After dragging their feet on NIL issues for years, the NCAA was finally forced to change its policies after the Supreme Court ruled that the NCAA could not stop its athletes from receiving modest payments.
BC Athletics announced the creation of the SOAR program on June 29th The project will aim to give Eagle athletes the tools and knowledge to build their personal brands.
Some standout Eagles took advantage of the landscape change from the onset, as Phil Jurkovec posted on his instagram story early on Wednesday morning that he would be working with YOKE Gaming. The platform allows fans to play video games with their favorite athletes.
Wide receiver Jaelen Gill followed his teammate a day later, although Gill later deleted the Instagram post.
On Friday, Taylor Soule became one of a swiftly growing number of athletes working with Barstool, as company founder Dave Portnoy announced Soule’s involvement with an Instagram story.
Portnoy created the program on Friday, and the page shows that hundreds of athletes have already signed up to be a part of it. In his video to announce the kickoff of the page, Portnoy said that any Division I athlete could join and that they would receive free merchandise for doing so.

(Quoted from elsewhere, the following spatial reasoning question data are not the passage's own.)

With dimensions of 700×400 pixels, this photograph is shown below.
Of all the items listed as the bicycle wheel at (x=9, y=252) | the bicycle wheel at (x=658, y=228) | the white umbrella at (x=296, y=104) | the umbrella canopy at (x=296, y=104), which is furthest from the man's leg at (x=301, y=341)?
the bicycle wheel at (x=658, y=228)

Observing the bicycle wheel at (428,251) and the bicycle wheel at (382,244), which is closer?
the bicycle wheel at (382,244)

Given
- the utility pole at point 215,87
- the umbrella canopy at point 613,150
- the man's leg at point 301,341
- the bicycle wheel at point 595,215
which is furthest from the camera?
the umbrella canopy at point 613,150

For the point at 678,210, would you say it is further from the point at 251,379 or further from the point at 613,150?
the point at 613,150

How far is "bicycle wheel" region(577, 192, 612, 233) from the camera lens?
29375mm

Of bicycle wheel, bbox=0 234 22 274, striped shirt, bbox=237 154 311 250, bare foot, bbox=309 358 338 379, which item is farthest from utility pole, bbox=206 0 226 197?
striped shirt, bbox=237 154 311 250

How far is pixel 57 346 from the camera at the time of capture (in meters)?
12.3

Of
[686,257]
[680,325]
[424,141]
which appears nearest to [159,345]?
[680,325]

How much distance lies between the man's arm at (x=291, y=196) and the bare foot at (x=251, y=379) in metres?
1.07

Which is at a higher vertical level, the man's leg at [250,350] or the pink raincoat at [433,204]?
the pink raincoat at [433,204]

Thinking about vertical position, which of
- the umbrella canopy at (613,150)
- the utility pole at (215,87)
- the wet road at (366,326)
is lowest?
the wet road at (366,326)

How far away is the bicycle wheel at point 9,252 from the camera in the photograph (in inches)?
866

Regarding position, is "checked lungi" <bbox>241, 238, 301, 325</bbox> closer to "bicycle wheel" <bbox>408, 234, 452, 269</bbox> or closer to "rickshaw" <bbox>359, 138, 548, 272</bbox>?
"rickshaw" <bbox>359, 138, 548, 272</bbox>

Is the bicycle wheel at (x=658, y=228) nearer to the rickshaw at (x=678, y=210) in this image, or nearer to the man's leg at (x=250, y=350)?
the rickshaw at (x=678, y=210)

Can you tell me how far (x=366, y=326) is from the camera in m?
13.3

Speculation abounded in the years of debate that led up to the NIL rule change about the potential marketability of college athletes and the size of the deals they would sign. The early evidence suggests quite a tempered outcome, as athletes partner with small companies en masse and hardly receive the level of brand attention that top professional athletes can harness.
One of the more notable deals so far is the partnership between Auburn quarterback Bo Nix and Milo’s, a leading sweet tea producer. Every scholarship athlete at Miami has been offered up to $500 per month by an MMA training center in Miami in exchange for promotion.
It remains to be seen whether the Eagles, who play in a much less college sports–obsessed market than Nix and other Southern and Midwestern college stars, will be able to similarly capitalize on the new NIL rules.